__What you are asked to do__
Write every record out again exactly as given.
------ Raw data ------
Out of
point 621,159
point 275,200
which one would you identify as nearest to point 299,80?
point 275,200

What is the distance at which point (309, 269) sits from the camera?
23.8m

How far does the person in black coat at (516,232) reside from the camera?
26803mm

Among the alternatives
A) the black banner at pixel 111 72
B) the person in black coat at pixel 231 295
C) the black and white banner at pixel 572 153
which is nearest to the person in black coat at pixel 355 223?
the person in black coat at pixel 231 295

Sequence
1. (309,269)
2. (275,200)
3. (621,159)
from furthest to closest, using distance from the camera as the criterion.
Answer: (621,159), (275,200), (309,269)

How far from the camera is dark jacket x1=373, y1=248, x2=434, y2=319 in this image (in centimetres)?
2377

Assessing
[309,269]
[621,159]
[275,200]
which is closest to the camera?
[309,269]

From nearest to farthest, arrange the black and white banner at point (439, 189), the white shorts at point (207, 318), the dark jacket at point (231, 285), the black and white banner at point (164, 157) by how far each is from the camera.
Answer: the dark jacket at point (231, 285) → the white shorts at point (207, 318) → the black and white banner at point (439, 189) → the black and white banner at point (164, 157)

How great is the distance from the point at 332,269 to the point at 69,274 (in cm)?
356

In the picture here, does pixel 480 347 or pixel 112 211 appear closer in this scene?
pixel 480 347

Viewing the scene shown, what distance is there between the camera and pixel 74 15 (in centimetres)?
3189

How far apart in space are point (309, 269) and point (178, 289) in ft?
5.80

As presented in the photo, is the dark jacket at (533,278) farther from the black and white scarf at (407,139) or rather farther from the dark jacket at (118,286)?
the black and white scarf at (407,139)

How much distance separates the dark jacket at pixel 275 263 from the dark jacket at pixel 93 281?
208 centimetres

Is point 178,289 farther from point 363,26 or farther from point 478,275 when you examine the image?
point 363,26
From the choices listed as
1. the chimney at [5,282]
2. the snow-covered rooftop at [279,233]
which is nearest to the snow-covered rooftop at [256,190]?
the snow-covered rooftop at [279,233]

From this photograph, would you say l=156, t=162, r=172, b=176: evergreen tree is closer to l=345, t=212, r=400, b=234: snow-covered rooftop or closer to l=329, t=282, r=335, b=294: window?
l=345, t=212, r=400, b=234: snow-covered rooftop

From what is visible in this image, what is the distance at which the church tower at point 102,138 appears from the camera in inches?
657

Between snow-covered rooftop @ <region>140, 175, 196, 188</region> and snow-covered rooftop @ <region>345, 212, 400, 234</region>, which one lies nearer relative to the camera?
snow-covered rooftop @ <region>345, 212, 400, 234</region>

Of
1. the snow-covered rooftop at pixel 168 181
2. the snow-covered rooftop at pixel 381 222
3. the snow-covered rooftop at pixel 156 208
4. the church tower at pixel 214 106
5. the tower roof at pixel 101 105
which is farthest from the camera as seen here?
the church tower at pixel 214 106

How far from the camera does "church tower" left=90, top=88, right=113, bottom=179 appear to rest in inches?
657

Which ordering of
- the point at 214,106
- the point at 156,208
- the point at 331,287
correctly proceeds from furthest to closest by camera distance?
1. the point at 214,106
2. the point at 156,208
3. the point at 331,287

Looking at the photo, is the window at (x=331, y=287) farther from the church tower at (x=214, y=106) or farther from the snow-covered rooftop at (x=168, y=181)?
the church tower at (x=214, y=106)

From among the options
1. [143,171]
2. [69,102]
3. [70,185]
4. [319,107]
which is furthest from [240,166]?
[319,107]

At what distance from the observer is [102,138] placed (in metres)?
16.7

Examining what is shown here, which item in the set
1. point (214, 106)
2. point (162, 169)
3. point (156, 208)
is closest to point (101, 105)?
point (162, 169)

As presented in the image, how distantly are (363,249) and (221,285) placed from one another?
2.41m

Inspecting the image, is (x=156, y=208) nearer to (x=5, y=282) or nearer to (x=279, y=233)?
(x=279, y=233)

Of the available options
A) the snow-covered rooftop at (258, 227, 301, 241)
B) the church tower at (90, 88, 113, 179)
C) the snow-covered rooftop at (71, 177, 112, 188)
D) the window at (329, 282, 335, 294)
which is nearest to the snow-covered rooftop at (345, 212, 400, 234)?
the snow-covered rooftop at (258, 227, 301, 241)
------
__Result below__
Out of
point 621,159
point 275,200
which one would you identify as nearest to point 299,80?
point 275,200

What is the distance at which point (309, 269) sits from the camera?
23.8m

How far does the person in black coat at (516,232) reside from the camera?
26803mm

Among the alternatives
A) the black banner at pixel 111 72
B) the person in black coat at pixel 231 295
C) the black and white banner at pixel 572 153
which is nearest to the person in black coat at pixel 355 223?
the person in black coat at pixel 231 295

Sequence
1. (309,269)
2. (275,200)
3. (621,159)
from furthest to closest, using distance from the camera as the criterion.
Answer: (621,159), (275,200), (309,269)

How far from the camera is dark jacket x1=373, y1=248, x2=434, y2=319 in this image (in centimetres)?
2377

Assessing
[309,269]
[621,159]
[275,200]
which is closest to the camera?
[309,269]

From nearest to farthest, arrange the black and white banner at point (439, 189), the white shorts at point (207, 318), the dark jacket at point (231, 285), the black and white banner at point (164, 157) by how far each is from the camera.
Answer: the dark jacket at point (231, 285) → the white shorts at point (207, 318) → the black and white banner at point (439, 189) → the black and white banner at point (164, 157)

How great is the distance from the point at 332,269 to the point at 69,274 (in cm)?
356

In the picture here, does pixel 480 347 or pixel 112 211 appear closer in this scene?
pixel 480 347

Viewing the scene shown, what distance is there between the camera and pixel 74 15 (in centimetres)?
3189

How far apart in space are point (309, 269) and point (178, 289) in ft?
5.80

As presented in the photo, is the dark jacket at (533,278) farther from the black and white scarf at (407,139) or rather farther from the dark jacket at (118,286)?
the black and white scarf at (407,139)

How much distance separates the dark jacket at pixel 275 263 from the dark jacket at pixel 93 281?
208 centimetres

Is point 178,289 farther from point 363,26 or farther from point 478,275 when you examine the image?
point 363,26
From the choices listed as
1. the chimney at [5,282]
2. the snow-covered rooftop at [279,233]
which is nearest to the snow-covered rooftop at [256,190]?
the snow-covered rooftop at [279,233]

From this photograph, would you say l=156, t=162, r=172, b=176: evergreen tree is closer to l=345, t=212, r=400, b=234: snow-covered rooftop or closer to l=329, t=282, r=335, b=294: window?
l=345, t=212, r=400, b=234: snow-covered rooftop

From what is visible in this image, what is the distance at which the church tower at point 102,138 appears from the camera in inches?
657

Between snow-covered rooftop @ <region>140, 175, 196, 188</region> and snow-covered rooftop @ <region>345, 212, 400, 234</region>, which one lies nearer relative to the camera?
snow-covered rooftop @ <region>345, 212, 400, 234</region>

Of
1. the snow-covered rooftop at pixel 168 181
2. the snow-covered rooftop at pixel 381 222
3. the snow-covered rooftop at pixel 156 208
4. the church tower at pixel 214 106
5. the tower roof at pixel 101 105
which is farthest from the camera as seen here?
the church tower at pixel 214 106

How far from the camera does "church tower" left=90, top=88, right=113, bottom=179 appear to rest in inches?
657

Which ordering of
- the point at 214,106
- the point at 156,208
- the point at 331,287
correctly proceeds from furthest to closest by camera distance?
1. the point at 214,106
2. the point at 156,208
3. the point at 331,287

Looking at the photo, is the window at (x=331, y=287) farther from the church tower at (x=214, y=106) or farther from the snow-covered rooftop at (x=168, y=181)?
the church tower at (x=214, y=106)

From among the options
1. [143,171]
2. [69,102]
3. [70,185]
4. [319,107]
which is furthest from [240,166]?
[319,107]

At what distance from the observer is [102,138] placed (in metres)?
16.7

Examining what is shown here, which item in the set
1. point (214, 106)
2. point (162, 169)
3. point (156, 208)
is closest to point (101, 105)?
point (162, 169)

As presented in the image, how distantly are (363,249) and (221,285) placed from one another?
2.41m

Inspecting the image, is (x=156, y=208) nearer to (x=5, y=282) or nearer to (x=279, y=233)?
(x=279, y=233)

Of the available options
A) the snow-covered rooftop at (258, 227, 301, 241)
B) the church tower at (90, 88, 113, 179)
C) the snow-covered rooftop at (71, 177, 112, 188)
D) the window at (329, 282, 335, 294)
which is nearest to the snow-covered rooftop at (345, 212, 400, 234)?
the snow-covered rooftop at (258, 227, 301, 241)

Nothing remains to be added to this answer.